Beatbox: How do I add a WHERE clause when pulling data from SFDC?

141 views Asked by At

In Pandas, I am creating a dataframe that merges data from two different Beatbox queries. First, I pull all my Opportunity data, then I pull all my Account data, and then I merge.

However I would like to optimize this process by only pulling data for account['ID'] that exists in the oppty['AccountID'] column, as opposed to pulling the entirety of the Account data before a merge. How do I do this?

Current State:

query_result = svc.query("SELECT ID, AccountID FROM Opportunity")
records = query_result['records']
oppty = pd.DataFrame(records)

query_result = svc.query("SELECT ID, Website FROM Account")
records = query_result['records']
account = pd.DataFrame(records)

mylist = pd.merge(oppty, account, left_on='AccountID', right_on='ID', how='left')
2

There are 2 answers

2
superfell On BEST ANSWER

You can use a SOQL semi-join to restrict the Account query to only those accounts with opportunities, e.g.
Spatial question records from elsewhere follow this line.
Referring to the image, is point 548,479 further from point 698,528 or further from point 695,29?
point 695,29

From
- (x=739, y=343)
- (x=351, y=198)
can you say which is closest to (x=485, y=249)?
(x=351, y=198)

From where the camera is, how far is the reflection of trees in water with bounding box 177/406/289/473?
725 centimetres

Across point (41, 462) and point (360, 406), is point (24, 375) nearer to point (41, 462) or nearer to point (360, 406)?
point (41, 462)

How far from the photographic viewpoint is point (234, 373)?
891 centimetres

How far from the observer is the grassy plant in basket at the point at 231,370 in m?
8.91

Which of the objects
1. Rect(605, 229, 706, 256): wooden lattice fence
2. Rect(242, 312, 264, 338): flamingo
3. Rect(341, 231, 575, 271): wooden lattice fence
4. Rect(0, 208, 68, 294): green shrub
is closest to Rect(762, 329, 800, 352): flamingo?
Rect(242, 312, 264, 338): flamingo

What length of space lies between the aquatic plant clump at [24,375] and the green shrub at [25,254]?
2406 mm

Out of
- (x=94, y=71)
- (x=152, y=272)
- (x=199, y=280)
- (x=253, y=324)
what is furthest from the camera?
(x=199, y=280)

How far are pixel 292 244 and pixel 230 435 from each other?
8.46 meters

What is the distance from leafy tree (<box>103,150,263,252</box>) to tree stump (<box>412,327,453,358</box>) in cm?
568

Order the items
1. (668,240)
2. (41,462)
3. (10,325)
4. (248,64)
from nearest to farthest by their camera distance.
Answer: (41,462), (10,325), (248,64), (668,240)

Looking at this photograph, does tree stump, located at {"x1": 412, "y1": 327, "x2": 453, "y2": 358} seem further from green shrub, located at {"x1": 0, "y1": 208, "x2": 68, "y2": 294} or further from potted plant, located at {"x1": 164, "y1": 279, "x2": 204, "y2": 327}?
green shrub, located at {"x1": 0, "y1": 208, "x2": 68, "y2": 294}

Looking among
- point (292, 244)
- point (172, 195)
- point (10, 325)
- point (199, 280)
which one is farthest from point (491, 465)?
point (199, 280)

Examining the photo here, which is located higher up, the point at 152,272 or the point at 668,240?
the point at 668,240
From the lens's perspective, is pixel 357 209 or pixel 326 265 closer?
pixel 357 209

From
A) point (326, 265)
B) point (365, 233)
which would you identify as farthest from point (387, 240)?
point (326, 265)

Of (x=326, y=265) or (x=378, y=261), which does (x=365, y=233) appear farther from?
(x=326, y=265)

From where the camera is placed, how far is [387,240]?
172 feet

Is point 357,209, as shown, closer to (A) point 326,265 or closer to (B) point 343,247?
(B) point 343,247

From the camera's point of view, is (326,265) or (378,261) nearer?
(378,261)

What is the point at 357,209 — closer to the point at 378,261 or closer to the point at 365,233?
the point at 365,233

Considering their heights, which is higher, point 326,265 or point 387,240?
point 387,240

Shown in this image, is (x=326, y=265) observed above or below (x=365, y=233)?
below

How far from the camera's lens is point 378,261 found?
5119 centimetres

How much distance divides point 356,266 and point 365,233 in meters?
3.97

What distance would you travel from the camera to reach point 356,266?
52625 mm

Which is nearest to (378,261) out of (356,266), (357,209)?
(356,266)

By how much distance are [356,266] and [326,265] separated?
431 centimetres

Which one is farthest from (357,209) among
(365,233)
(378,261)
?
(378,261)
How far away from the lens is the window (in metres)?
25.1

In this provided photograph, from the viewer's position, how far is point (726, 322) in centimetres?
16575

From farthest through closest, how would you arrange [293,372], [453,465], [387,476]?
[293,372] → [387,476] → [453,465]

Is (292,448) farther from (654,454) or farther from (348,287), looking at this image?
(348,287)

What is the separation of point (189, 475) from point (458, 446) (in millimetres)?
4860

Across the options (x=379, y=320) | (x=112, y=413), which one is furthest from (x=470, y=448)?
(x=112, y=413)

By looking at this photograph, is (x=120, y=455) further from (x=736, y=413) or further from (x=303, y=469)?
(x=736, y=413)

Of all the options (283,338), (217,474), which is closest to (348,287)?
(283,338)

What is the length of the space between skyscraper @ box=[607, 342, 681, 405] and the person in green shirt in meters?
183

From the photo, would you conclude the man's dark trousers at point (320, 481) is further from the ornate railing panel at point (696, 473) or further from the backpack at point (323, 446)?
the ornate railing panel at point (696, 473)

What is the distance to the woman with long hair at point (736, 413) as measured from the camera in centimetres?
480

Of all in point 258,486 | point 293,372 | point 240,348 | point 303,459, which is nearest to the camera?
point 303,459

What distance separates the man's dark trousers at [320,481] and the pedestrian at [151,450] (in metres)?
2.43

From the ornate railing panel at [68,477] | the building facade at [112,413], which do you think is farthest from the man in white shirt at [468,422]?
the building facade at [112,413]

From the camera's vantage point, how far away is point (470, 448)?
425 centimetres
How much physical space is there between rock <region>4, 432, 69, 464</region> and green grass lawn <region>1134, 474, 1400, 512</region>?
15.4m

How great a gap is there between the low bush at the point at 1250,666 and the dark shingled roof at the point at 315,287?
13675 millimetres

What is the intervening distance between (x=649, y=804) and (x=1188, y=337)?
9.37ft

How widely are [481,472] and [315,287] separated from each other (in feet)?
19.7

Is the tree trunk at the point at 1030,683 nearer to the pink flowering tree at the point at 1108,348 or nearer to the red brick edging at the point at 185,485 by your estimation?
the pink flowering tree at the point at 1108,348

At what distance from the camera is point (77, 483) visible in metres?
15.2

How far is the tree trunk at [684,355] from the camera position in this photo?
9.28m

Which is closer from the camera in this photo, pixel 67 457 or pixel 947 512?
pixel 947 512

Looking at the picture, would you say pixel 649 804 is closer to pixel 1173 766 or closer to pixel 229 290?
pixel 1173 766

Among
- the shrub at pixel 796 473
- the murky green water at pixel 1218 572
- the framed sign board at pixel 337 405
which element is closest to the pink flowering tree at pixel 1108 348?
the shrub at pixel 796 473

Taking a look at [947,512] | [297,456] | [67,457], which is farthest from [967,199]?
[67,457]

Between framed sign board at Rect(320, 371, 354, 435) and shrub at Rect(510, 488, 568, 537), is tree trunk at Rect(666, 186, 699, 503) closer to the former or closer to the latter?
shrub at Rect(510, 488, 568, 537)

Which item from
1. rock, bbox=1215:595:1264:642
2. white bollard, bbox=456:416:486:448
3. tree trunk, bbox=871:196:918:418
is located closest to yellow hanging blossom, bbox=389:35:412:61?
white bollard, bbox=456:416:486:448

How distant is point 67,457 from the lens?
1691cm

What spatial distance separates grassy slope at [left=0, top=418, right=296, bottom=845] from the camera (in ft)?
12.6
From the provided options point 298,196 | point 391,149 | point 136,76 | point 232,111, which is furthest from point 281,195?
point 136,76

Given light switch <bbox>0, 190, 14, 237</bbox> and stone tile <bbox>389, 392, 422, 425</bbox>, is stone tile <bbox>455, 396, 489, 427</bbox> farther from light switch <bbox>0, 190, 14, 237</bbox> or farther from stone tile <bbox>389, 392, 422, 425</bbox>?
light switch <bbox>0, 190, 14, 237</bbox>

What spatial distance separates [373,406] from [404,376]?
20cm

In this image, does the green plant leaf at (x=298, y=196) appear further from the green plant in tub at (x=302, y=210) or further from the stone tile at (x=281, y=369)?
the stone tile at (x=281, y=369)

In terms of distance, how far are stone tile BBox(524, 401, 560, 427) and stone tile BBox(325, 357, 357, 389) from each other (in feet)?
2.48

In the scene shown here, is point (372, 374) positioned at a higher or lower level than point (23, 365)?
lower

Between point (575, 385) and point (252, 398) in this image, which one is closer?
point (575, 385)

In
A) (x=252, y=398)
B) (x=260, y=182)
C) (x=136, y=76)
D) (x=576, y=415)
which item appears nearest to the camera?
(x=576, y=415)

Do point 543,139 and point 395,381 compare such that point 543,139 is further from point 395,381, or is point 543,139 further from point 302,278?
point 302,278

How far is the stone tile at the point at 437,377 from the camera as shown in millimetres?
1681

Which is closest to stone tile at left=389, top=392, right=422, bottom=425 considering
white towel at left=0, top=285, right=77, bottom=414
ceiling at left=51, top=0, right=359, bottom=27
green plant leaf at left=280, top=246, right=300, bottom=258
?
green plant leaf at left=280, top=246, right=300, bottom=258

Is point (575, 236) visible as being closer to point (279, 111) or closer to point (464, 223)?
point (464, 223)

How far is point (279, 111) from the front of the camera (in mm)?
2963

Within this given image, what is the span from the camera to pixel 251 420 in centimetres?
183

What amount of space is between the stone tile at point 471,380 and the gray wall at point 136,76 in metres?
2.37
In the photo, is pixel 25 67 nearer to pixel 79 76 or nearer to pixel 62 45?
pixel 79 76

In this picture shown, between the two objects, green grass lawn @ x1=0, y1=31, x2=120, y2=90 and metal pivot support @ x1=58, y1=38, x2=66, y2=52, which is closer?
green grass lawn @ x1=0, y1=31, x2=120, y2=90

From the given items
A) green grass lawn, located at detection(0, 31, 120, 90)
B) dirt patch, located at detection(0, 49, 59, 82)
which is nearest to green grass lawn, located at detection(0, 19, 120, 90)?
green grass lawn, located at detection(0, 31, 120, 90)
svc.query("SELECT ID,Website FROM Account where ID in (SELECT accountId FROM Opportunity)")
2
holdenweb On

Since I don't have access to your svc object this is just a suggestion. But try

query_result = svc.query("""SELECT ID, AccountID FROM Opportunity
                            JOIN Account on Account.ID = Opportunity.AccountID""")

as a single query.

This should extract the data using a left inner join, which omits unmatched rows in both tables. It also does the join in SQL, reducing the amount of database traffic (and therefore also network bandwidth) by having the database server do the work, thereby reducing the computational load on your desktop client system.